What to produce:
Copy out every one of the rows below word for word, without changing anything.

Provided information:
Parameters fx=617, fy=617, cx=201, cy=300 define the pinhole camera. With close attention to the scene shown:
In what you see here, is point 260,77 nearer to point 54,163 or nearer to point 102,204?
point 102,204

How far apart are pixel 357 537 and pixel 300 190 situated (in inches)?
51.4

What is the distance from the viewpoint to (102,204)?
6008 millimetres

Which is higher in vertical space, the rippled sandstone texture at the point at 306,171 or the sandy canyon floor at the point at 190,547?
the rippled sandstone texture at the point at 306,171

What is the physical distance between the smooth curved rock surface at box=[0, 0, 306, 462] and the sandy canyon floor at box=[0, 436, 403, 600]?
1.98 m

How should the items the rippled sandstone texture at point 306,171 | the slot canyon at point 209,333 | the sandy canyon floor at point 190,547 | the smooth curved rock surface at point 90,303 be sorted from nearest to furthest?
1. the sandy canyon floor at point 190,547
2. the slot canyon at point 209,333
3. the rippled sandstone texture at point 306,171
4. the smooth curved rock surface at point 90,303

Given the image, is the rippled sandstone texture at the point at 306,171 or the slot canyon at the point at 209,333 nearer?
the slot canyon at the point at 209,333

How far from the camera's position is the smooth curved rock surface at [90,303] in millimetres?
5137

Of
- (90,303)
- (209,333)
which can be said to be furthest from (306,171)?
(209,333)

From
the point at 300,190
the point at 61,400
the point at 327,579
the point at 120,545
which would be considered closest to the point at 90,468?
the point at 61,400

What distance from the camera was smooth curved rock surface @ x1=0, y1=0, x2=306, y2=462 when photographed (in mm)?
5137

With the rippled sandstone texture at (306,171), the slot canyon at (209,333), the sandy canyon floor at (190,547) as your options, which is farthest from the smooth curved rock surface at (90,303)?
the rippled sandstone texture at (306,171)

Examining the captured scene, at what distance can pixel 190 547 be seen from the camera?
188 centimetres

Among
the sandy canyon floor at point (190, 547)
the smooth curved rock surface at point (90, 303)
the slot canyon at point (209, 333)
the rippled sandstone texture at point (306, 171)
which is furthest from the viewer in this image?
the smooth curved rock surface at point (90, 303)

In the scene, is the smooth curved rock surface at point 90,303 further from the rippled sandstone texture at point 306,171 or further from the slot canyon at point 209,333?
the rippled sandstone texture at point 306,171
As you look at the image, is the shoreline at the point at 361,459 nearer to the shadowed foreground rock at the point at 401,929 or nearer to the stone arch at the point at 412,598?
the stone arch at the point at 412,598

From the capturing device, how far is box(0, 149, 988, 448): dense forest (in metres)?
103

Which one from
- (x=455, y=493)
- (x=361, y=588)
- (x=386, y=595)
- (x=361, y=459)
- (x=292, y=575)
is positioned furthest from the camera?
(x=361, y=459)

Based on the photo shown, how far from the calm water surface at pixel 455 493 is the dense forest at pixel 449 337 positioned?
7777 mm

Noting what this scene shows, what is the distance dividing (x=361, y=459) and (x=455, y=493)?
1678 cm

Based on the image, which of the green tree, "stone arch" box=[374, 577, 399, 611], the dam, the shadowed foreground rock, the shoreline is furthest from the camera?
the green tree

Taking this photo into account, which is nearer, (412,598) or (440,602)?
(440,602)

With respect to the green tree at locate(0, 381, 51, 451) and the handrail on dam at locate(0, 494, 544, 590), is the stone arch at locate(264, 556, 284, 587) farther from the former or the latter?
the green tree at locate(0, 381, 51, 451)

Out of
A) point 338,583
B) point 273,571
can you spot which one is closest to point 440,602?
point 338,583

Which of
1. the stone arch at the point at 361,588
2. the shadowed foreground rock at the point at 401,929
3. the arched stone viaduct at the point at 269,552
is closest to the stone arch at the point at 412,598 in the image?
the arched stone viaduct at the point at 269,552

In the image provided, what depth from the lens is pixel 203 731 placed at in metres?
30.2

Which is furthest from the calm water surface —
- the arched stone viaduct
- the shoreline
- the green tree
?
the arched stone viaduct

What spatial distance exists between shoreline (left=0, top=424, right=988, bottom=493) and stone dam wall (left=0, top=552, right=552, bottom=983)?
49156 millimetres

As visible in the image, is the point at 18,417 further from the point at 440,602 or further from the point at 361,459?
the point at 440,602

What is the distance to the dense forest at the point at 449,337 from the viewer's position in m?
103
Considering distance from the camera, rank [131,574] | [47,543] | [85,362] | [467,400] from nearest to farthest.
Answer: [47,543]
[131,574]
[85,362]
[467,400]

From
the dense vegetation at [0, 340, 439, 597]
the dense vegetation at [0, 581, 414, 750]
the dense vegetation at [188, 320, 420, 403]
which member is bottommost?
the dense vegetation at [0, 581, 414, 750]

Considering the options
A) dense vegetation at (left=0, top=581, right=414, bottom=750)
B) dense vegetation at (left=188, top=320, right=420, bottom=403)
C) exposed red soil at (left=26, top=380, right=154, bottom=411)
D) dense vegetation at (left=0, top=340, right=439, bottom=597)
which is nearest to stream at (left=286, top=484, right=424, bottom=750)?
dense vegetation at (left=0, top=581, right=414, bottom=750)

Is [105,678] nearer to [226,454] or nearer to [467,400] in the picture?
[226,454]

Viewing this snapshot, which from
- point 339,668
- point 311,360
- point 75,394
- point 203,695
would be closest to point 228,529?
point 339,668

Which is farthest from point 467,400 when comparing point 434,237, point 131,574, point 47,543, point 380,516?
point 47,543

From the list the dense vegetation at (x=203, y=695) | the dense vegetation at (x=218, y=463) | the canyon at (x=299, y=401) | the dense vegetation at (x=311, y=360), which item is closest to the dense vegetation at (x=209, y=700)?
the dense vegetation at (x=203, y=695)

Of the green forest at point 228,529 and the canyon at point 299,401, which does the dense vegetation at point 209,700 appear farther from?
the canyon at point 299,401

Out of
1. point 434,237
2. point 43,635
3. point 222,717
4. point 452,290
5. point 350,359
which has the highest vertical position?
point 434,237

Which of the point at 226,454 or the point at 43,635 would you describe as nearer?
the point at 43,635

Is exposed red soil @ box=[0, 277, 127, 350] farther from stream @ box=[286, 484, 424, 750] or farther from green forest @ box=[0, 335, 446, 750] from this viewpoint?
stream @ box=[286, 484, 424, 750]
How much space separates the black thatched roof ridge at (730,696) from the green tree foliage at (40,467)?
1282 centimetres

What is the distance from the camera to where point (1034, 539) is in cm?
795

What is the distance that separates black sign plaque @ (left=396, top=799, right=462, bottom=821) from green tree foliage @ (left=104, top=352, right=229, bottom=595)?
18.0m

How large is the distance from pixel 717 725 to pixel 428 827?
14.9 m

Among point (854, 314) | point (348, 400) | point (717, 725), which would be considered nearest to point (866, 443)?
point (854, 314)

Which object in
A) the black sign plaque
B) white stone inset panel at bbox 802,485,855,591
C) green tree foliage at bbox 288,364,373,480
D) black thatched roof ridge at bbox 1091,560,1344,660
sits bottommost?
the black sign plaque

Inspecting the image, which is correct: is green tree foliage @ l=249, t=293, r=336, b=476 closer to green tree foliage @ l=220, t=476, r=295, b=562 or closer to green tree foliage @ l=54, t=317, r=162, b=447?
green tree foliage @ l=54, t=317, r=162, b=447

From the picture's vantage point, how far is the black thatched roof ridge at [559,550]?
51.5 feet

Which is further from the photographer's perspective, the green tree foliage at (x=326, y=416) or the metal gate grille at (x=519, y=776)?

Response:
Parameters fx=617, fy=617, cx=201, cy=300 define the pinhole camera. With close attention to the scene shown:
In what you see here, is point 260,77 nearer to point 54,163 or nearer to point 102,204?
point 102,204

How far apart are pixel 357 537 and pixel 300 190 situated (in inches)?
51.4

What is the distance from the viewpoint to (102,204)?
6008 millimetres

Which is higher in vertical space, the rippled sandstone texture at the point at 306,171 or the sandy canyon floor at the point at 190,547?
the rippled sandstone texture at the point at 306,171

What is the physical distance between the smooth curved rock surface at box=[0, 0, 306, 462] and the sandy canyon floor at box=[0, 436, 403, 600]?
1.98 m

How should the items the rippled sandstone texture at point 306,171 | the slot canyon at point 209,333 | the sandy canyon floor at point 190,547 | the smooth curved rock surface at point 90,303 be sorted from nearest to furthest?
1. the sandy canyon floor at point 190,547
2. the slot canyon at point 209,333
3. the rippled sandstone texture at point 306,171
4. the smooth curved rock surface at point 90,303

Given the image, is the rippled sandstone texture at the point at 306,171 or the slot canyon at the point at 209,333 nearer?
the slot canyon at the point at 209,333

How far from the camera's position is the smooth curved rock surface at [90,303] in millimetres?
5137

Of
- (90,303)
- (209,333)
which can be said to be furthest from (306,171)?
(209,333)

From
the point at 300,190
the point at 61,400
the point at 327,579
the point at 120,545
which would be considered closest to the point at 90,468?
the point at 61,400

What distance from the camera was smooth curved rock surface @ x1=0, y1=0, x2=306, y2=462 when photographed (in mm)?
5137

With the rippled sandstone texture at (306,171), the slot canyon at (209,333), the sandy canyon floor at (190,547) as your options, which is farthest from the smooth curved rock surface at (90,303)?
the rippled sandstone texture at (306,171)

Examining the captured scene, at what distance can pixel 190 547 be seen from the camera?
188 centimetres

Among
the sandy canyon floor at point (190, 547)
the smooth curved rock surface at point (90, 303)
the slot canyon at point (209, 333)
the rippled sandstone texture at point (306, 171)
which is furthest from the viewer in this image?
the smooth curved rock surface at point (90, 303)

In the scene, is the smooth curved rock surface at point 90,303 further from the rippled sandstone texture at point 306,171 or further from the slot canyon at point 209,333?
the rippled sandstone texture at point 306,171
As you look at the image, is the shoreline at the point at 361,459 nearer to the shadowed foreground rock at the point at 401,929 or nearer to the stone arch at the point at 412,598?
the stone arch at the point at 412,598

From the capturing device, how far is box(0, 149, 988, 448): dense forest (in metres)?
103

Which one from
- (x=455, y=493)
- (x=361, y=588)
- (x=386, y=595)
- (x=361, y=459)
- (x=292, y=575)
is positioned furthest from the camera?
(x=361, y=459)

Based on the photo shown, how far from the calm water surface at pixel 455 493 is the dense forest at pixel 449 337 positioned?
7777 mm

Noting what this scene shows, what is the distance dividing (x=361, y=459) and (x=455, y=493)?
1678 cm

Based on the image, which of the green tree, "stone arch" box=[374, 577, 399, 611], the dam, the shadowed foreground rock, the shoreline is furthest from the camera?
the green tree

Taking this photo into account, which is nearer, (412,598) or (440,602)?
(440,602)

With respect to the green tree at locate(0, 381, 51, 451) and the handrail on dam at locate(0, 494, 544, 590), is the stone arch at locate(264, 556, 284, 587) farther from the former or the latter?
the green tree at locate(0, 381, 51, 451)

Out of
A) point 338,583
B) point 273,571
can you spot which one is closest to point 440,602?
point 338,583

Which of
1. the stone arch at the point at 361,588
2. the shadowed foreground rock at the point at 401,929
3. the arched stone viaduct at the point at 269,552
is closest to the stone arch at the point at 412,598 in the image?
the arched stone viaduct at the point at 269,552

In the image provided, what depth from the lens is pixel 203 731 placed at in metres?
30.2

Which is furthest from the calm water surface —
- the arched stone viaduct
- the shoreline
- the green tree
?
the arched stone viaduct

What spatial distance exists between shoreline (left=0, top=424, right=988, bottom=493) and stone dam wall (left=0, top=552, right=552, bottom=983)?
49156 millimetres

As visible in the image, is the point at 18,417 further from the point at 440,602 or further from the point at 361,459?
the point at 440,602

What is the distance to the dense forest at the point at 449,337 from the viewer's position in m?
103
Considering distance from the camera, rank [131,574] | [47,543] | [85,362] | [467,400] from nearest to farthest.
Answer: [47,543]
[131,574]
[85,362]
[467,400]

From
the dense vegetation at [0, 340, 439, 597]
the dense vegetation at [0, 581, 414, 750]
the dense vegetation at [188, 320, 420, 403]
which member is bottommost?
the dense vegetation at [0, 581, 414, 750]

Considering the options
A) dense vegetation at (left=0, top=581, right=414, bottom=750)
B) dense vegetation at (left=188, top=320, right=420, bottom=403)
C) exposed red soil at (left=26, top=380, right=154, bottom=411)
D) dense vegetation at (left=0, top=340, right=439, bottom=597)
which is nearest to stream at (left=286, top=484, right=424, bottom=750)?
dense vegetation at (left=0, top=581, right=414, bottom=750)

Is [105,678] nearer to [226,454] or nearer to [467,400] in the picture?
[226,454]

Viewing this snapshot, which from
- point 339,668
- point 311,360
- point 75,394
- point 203,695
would be closest to point 228,529?
point 339,668

Which is farthest from point 467,400 when comparing point 434,237, point 131,574, point 47,543, point 380,516?
point 47,543

From the list the dense vegetation at (x=203, y=695) | the dense vegetation at (x=218, y=463) | the canyon at (x=299, y=401) | the dense vegetation at (x=311, y=360), which item is closest to the dense vegetation at (x=209, y=700)?
the dense vegetation at (x=203, y=695)

Of the green forest at point 228,529 and the canyon at point 299,401, which does the dense vegetation at point 209,700 appear farther from?
the canyon at point 299,401

Out of
1. point 434,237
2. point 43,635
3. point 222,717
4. point 452,290
5. point 350,359
which has the highest vertical position?
point 434,237

Which of the point at 226,454 or the point at 43,635 would you describe as nearer?
the point at 43,635

Is exposed red soil @ box=[0, 277, 127, 350] farther from stream @ box=[286, 484, 424, 750] or farther from green forest @ box=[0, 335, 446, 750] from this viewpoint?
stream @ box=[286, 484, 424, 750]
How much space separates the black thatched roof ridge at (730,696) from the green tree foliage at (40,467)?
1282 centimetres

What is the distance from the camera to where point (1034, 539) is in cm?
795

What is the distance that separates black sign plaque @ (left=396, top=799, right=462, bottom=821) from green tree foliage @ (left=104, top=352, right=229, bottom=595)?
18.0m

How large is the distance from pixel 717 725 to pixel 428 827?
14.9 m

Among point (854, 314) | point (348, 400) | point (717, 725), which would be considered nearest to point (866, 443)?
point (854, 314)

Which object in
A) the black sign plaque
B) white stone inset panel at bbox 802,485,855,591
C) green tree foliage at bbox 288,364,373,480
D) black thatched roof ridge at bbox 1091,560,1344,660
sits bottommost?
the black sign plaque

Inspecting the image, which is correct: is green tree foliage @ l=249, t=293, r=336, b=476 closer to green tree foliage @ l=220, t=476, r=295, b=562 or closer to green tree foliage @ l=54, t=317, r=162, b=447?
green tree foliage @ l=54, t=317, r=162, b=447

From the picture's vantage point, how far is the black thatched roof ridge at [559,550]?
51.5 feet

Which is further from the photographer's perspective, the green tree foliage at (x=326, y=416) or the metal gate grille at (x=519, y=776)?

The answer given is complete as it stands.